By Nicole Laporte, New York Times, May 6, 2011
A soft-spoken electrical engineer named Edmond Rhim sat in a packed gymnasium with his wife, Hanna, gripping her tiny hand in his. It was the last of four five-hour-long sessions of Father School, and by the end of the night, 70 men — all of them Korean, and almost all of them Christian — would be declared more emotionally adjusted dads. They would even get a certificate, a group photo and a polo shirt to prove it.
“She’s happy now,” Rhim said, smiling.
Hanna nodded her head. “I love my husband,” she said. “But he is” — she searched for the right bit of recovery jargon — “under construction.”
Like many of the men in the room, Rhim never wanted to come to Father School. (Seven dropped out after the first day.) “I’m not a bad father,” he told me a week earlier. But realizing how difficult it was for him to relate to his wife and two teenage kids — and realizing, finally, how empty that left him — he paid the $120 course fee and agreed to show up.
Father School has been helping Korean men like Rhim become more emotionally aware since 1995, when it started at the Duranno Bible College in Seoul. The mission, drawn up at the height of the Asian financial crisis, was to end what the Father School guidebook calls “the growing national epidemic of abusive, ineffective and absentee fathers.”
“Traditionally, in the Korean family, the father is very authoritarian,” Joon Cho, a program volunteer, told me a few weeks before this session of Father School began. “They’re not emotionally linked with their children or their wife. They’re either workaholics, or they’re busy enjoying their own hobbies or social activities. Family always comes last.”
In 2000, Father School spread from Korea to the United States, and the program — part 12-step recovery, part Christian ministry — was tailored to meet the needs of Korean immigrant fathers dealing with Americanized kids who wondered why their fathers weren’t more like the touchy-feely dads they watched on TV. Since then, Father School has exploded. It now operates out of 57 American cities and has graduated nearly 200,000 men worldwide.

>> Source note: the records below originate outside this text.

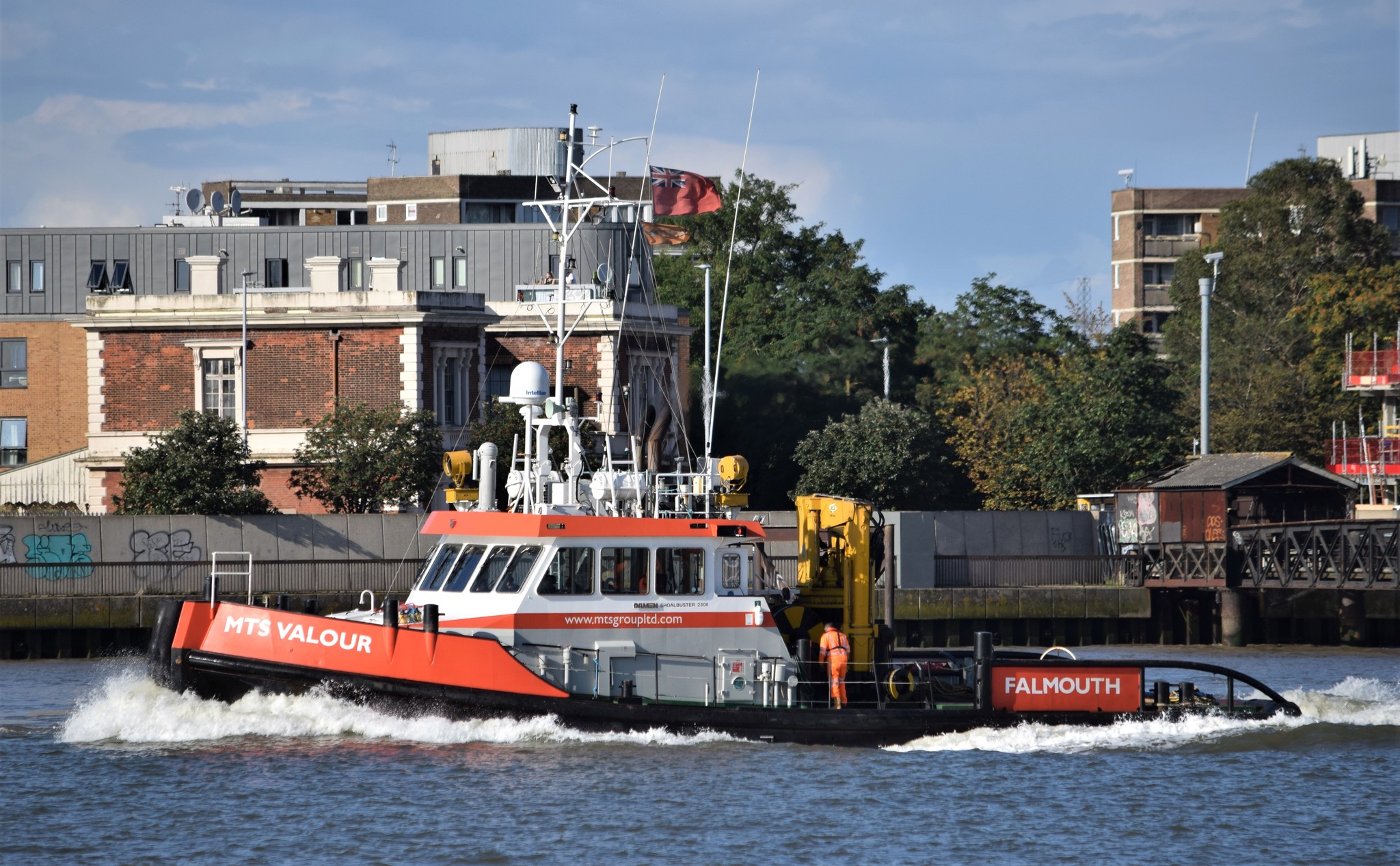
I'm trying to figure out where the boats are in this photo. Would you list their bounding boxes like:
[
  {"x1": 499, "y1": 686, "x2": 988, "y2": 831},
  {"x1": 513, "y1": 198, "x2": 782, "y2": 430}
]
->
[{"x1": 145, "y1": 78, "x2": 1303, "y2": 746}]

“They are ready to cry,” said Young Chung, a veteran Father School volunteer, as he looked out at the sea of men arranged at a dozen or so small tables in the gymnasium here in this heavily strip-malled suburb of Los Angeles. “All you have to do is touch them.”
There is no denying it has been an emotional journey — the boxes of Kleenex on every table are there for a reason. Over the course of the program, the students, who range in age from 30 to 70, have been asked to examine issues that many of them have never dared to think about, much less share with a group.
“Our communication was lacking so much,” a man in his early 40s wrote in a letter to his father — one night’s homework assignment. “You expected so much from me, but I gave much more than you think. All your time was work, work, work. . . . You really didn’t put much into family life.”
In the midst of another participant’s group testimony, in which he talked about how he neglected his 16-year-old son when his son was battling drug and gambling addictions, he crumpled to the floor in tears. When he stepped down from the podium, a few members of the group gathered around him in a consolatory huddle while the rest applauded.
The syllabus also called for students to practice saying “I love you” and to ask their wives out on dates. One man drew laughs when he said that his wife was so flabbergasted by the invitation that she refused to go. At another session, they learned how to hug, albeit grudgingly. Only when the volunteers who run these sessions insisted did the men rise from their seats and offer a few stiff embraces.
But on graduation night, the mood was far more festive. For the first time, wives were invited to attend, and the men gallantly pulled out their chairs and introduced them around the room. Platters of spicy kimchi and rice were passed around the table, as a quartet of volunteers sang Korean spiritual songs set to a poppy beat. With all the attendant sincerity and awkwardness, it felt an awful lot like prom night.
Toward the end of the evening, the lights dimmed, and the students filed out of the room. Twenty minutes later, they returned carrying a small, plastic tub filled with water. They knelt down before their wives and removed their stockings and shoes. Some of the women wept as their husbands gently massaged their toes.
Over in a corner, Rhim was hunched over, drying Hanna’s feet. She wasn’t crying, but as he worked, she leaned down to rest her head on his shoulders.